**Exercise directions**
Copy each entry below exactly as it appears.
= = =
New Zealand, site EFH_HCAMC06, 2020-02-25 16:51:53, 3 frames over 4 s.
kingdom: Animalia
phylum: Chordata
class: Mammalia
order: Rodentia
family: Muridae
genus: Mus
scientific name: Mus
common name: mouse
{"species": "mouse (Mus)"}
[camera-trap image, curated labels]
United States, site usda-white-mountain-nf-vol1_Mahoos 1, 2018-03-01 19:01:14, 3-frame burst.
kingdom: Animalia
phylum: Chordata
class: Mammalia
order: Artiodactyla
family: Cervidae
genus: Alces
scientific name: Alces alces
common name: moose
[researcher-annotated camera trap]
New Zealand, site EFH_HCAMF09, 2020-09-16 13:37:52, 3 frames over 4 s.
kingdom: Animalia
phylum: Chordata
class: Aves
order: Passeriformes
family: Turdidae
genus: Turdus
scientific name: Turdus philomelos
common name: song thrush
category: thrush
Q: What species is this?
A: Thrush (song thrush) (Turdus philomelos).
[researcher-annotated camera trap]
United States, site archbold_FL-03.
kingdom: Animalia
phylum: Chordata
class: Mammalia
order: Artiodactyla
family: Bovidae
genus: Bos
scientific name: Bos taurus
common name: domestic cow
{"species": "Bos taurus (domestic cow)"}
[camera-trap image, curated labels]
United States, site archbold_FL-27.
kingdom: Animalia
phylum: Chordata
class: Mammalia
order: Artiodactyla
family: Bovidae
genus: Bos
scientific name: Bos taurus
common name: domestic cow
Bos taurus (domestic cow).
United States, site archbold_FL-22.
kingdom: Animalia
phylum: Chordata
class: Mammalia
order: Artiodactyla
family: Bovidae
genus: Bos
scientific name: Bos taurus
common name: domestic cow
= = =
**Your response**
New Zealand, site EFH_HCAMC06, 2020-02-25 16:51:53, 3 frames over 4 s.
kingdom: Animalia
phylum: Chordata
class: Mammalia
order: Rodentia
family: Muridae
genus: Mus
scientific name: Mus
common name: mouse
{"species": "mouse (Mus)"}
[camera-trap image, curated labels]
United States, site usda-white-mountain-nf-vol1_Mahoos 1, 2018-03-01 19:01:14, 3-frame burst.
kingdom: Animalia
phylum: Chordata
class: Mammalia
order: Artiodactyla
family: Cervidae
genus: Alces
scientific name: Alces alces
common name: moose
[researcher-annotated camera trap]
New Zealand, site EFH_HCAMF09, 2020-09-16 13:37:52, 3 frames over 4 s.
kingdom: Animalia
phylum: Chordata
class: Aves
order: Passeriformes
family: Turdidae
genus: Turdus
scientific name: Turdus philomelos
common name: song thrush
category: thrush
Q: What species is this?
A: Thrush (song thrush) (Turdus philomelos).
[researcher-annotated camera trap]
United States, site archbold_FL-03.
kingdom: Animalia
phylum: Chordata
class: Mammalia
order: Artiodactyla
family: Bovidae
genus: Bos
scientific name: Bos taurus
common name: domestic cow
{"species": "Bos taurus (domestic cow)"}
[camera-trap image, curated labels]
United States, site archbold_FL-27.
kingdom: Animalia
phylum: Chordata
class: Mammalia
order: Artiodactyla
family: Bovidae
genus: Bos
scientific name: Bos taurus
common name: domestic cow
Bos taurus (domestic cow).
United States, site archbold_FL-22.
kingdom: Animalia
phylum: Chordata
class: Mammalia
order: Artiodactyla
family: Bovidae
genus: Bos
scientific name: Bos taurus
common name: domestic cow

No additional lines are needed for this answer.